Restricted Generalizability Across Constructs: When designing studies, the researcher must consider the impact of the findings on constructs other than those originally conceived in the problem statement. Often, including another measure or two will enable you to generalize the findings to clinical settings, and the translation back to theoretical dimensions will be broader.
External validity is concerned with the extent to which study findings can be generalized beyond the sample used in the study. With the most serious threat, the findings would be meaningful only for the group being studied. To some extent, the significance of the study depends on the number of types of people and situations to which the findings can be applied. Sometimes, the factors influencing external validity are subtle and may not be reported in research papers; however, the researcher must be responsible for these factors. Generalization is usually more narrow for a single study than for multiple replications of a study using different samples, perhaps from different populations in different settings. The threats to the ability to generalize the findings (external validity) in terms of study design are described here.
Interaction of Selection and Treatment: Seeking subjects who are willing to participate in a study can be difficult, particularly if the study requires extensive amounts of time or other investments by subjects. If a large number of the persons approached to participate in a study decline to participate, the sample actually selected will be limited in ways that might not be evident at first glance. Only the researcher knows the subjects well. Subjects might be volunteers, “do-gooders,” or those with nothing better to do.

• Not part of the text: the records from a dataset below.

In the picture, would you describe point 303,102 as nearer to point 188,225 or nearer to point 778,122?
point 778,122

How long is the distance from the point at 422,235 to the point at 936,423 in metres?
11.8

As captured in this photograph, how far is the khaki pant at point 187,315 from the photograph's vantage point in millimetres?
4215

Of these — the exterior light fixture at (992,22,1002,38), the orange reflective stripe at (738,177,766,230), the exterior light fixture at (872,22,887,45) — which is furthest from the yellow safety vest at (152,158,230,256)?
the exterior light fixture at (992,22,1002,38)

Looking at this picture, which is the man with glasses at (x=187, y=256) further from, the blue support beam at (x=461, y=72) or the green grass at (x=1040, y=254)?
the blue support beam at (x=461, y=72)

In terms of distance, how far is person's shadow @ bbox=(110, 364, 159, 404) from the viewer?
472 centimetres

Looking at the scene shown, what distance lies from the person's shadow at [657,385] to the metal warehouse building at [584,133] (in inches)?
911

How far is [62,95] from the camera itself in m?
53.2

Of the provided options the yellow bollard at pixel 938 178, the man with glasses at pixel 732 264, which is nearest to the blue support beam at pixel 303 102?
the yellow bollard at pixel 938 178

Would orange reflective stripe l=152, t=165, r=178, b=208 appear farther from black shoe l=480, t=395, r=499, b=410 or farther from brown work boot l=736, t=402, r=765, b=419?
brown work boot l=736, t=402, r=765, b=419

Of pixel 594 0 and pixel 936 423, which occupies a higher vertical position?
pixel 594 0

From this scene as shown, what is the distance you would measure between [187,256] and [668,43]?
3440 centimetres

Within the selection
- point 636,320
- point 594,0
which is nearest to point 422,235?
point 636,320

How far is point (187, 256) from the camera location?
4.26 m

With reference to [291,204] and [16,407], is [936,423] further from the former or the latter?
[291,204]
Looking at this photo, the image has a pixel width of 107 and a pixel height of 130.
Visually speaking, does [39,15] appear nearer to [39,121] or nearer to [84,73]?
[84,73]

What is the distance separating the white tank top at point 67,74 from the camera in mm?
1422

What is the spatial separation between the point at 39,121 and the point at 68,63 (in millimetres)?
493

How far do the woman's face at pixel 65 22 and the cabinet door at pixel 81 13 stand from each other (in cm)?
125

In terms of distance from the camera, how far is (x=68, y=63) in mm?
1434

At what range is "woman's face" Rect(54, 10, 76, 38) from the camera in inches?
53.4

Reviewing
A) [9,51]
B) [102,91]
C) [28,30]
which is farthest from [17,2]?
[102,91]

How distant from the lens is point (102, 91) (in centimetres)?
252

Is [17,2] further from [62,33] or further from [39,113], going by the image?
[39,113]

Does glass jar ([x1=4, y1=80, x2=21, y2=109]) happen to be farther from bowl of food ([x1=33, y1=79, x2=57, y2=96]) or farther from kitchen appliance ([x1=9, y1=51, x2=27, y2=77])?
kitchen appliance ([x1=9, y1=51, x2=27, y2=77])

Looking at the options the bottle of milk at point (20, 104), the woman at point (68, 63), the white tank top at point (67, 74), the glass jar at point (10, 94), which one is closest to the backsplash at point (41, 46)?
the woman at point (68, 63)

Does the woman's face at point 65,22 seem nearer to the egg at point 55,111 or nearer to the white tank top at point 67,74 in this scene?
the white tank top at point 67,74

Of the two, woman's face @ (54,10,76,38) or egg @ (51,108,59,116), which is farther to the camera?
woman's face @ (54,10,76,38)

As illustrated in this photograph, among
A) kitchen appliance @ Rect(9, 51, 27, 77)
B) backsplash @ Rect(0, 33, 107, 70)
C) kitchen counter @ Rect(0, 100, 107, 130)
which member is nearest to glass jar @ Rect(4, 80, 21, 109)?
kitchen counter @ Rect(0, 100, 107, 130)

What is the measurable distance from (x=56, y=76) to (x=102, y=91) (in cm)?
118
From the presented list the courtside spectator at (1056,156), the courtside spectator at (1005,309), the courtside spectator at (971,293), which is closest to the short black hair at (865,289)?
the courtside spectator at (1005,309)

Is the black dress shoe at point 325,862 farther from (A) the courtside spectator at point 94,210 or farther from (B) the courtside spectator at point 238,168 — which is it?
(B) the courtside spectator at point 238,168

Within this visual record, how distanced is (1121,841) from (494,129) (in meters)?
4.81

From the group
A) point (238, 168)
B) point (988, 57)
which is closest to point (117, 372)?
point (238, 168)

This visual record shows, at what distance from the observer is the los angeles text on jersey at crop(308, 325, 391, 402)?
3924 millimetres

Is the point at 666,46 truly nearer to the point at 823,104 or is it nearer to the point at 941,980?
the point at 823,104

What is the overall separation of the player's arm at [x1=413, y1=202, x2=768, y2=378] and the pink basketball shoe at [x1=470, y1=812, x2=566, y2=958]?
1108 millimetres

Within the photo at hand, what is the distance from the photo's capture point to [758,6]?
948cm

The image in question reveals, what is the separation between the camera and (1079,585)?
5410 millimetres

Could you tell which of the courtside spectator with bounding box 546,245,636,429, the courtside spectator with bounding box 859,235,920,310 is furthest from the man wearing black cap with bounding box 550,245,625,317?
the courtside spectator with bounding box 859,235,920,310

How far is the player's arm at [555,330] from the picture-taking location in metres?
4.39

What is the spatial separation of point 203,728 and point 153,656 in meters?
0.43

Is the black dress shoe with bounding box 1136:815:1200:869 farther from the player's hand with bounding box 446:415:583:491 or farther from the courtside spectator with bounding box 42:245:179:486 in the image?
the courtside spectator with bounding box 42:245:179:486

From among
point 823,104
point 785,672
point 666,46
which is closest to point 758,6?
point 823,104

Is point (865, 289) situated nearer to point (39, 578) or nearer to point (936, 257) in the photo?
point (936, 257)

In this case, generalizing the findings to all members of a population, such as all nurses, all hospitalized patients, or all persons experiencing diabetes, is not easy to justify.
The study must be planned to limit the investment demands on subjects and thereby improve participation. The researcher must report the number of persons who were approached and refused to participate in the study so that those who are examining the study can judge any threats to external validity. As the percentage of those who decline to participate increases, external validity decreases. Sufficient data must be collected on the subjects to allow the researcher to be familiar with the characteristics of subjects and, to the extent possible, the characteristics of those who decline to participate. Handwritten notes of verbal remarks made by those who decline and observations of behavior, dress, or other significant factors can be useful in determining selection differences.
Interaction of Setting and Treatment: Bias exists in types of settings and organizations that agree to participate in studies. This bias has been particularly evident in nursing studies. For example, some hospitals welcome nursing studies and encourage employed nurses to conduct studies. Others are resistant to the conduct of nursing research. These two types of hospitals may be different in important ways; thus, there might be an interaction of setting and treatment that limits the generalizability of the findings. As a researcher, you must consider this factor when making statements about the population to which your findings can be generalized.
Interaction of History and Treatment: The circumstances in which a study was conducted (history) influence the treatment and thus the generalizability of the findings. Logically, one can never generalize to the future; however, replicating the study during various periods strengthens the usefulness of findings over time. In critically analyzing studies, you must always consider the period of history during which the study was conducted and the effect of nursing practice and societal events during that period on the reported findings.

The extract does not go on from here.